## PROMPT
Please summarize the bushfire passage below in two sentences.

Last summer, in the Shire of Mansfield in the heart of Victoria's High Country, the locals woke to the perennial Australian mid-summer nightmare as bushfires swept through the landscape, threatening a number of towns. Some small communities suffered actual property loss, while others were on and off high alert for weeks. This example is more or less selected at random, because Mansfield’s experience could have been anywhere in the bush. Everyone who has lived in rural Australia or on the city fringes, knows the dread fear of fire out of control. It is an apprehension mounting now, as the early summer deepens. Across age, ethnicity, religion, wealth and inclination, bushfires are a shared dread: it is the democracy of mass destruction.

## DATA
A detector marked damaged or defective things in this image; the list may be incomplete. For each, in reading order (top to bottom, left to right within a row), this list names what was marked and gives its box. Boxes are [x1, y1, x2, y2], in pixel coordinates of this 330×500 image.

---

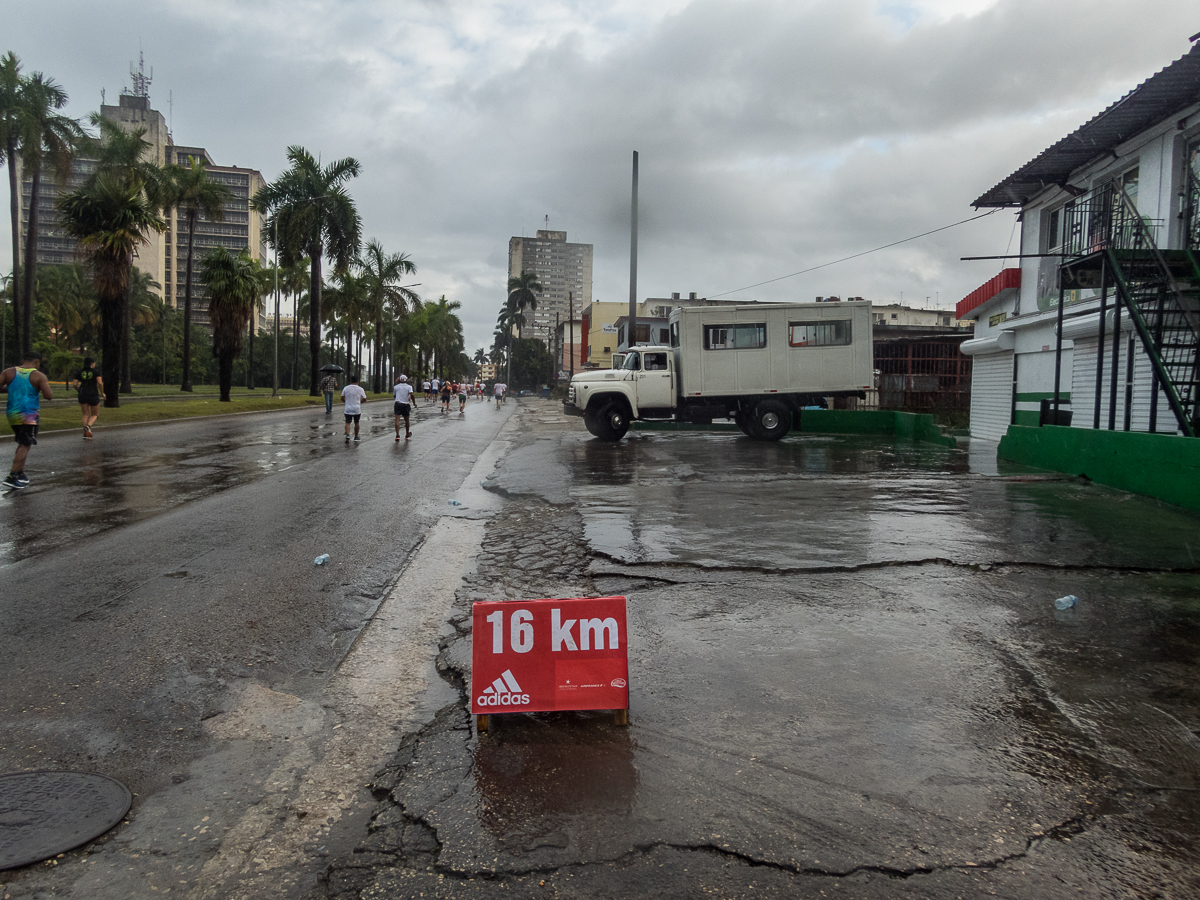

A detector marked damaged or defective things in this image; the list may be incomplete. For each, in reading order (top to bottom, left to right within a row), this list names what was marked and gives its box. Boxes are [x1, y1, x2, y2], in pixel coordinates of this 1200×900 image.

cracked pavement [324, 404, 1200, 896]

## REPLY TO THE TASK
Last summer, bushfires swept through the Shire of Mansfield in Victoria's High Country, threatening several towns, causing property loss in some small communities and keeping others on and off high alert for weeks. Mansfield's experience could have happened anywhere in the bush, and the dread of fire out of control is shared across age, ethnicity, religion, wealth and inclination by everyone who has lived in rural Australia or on the city fringes.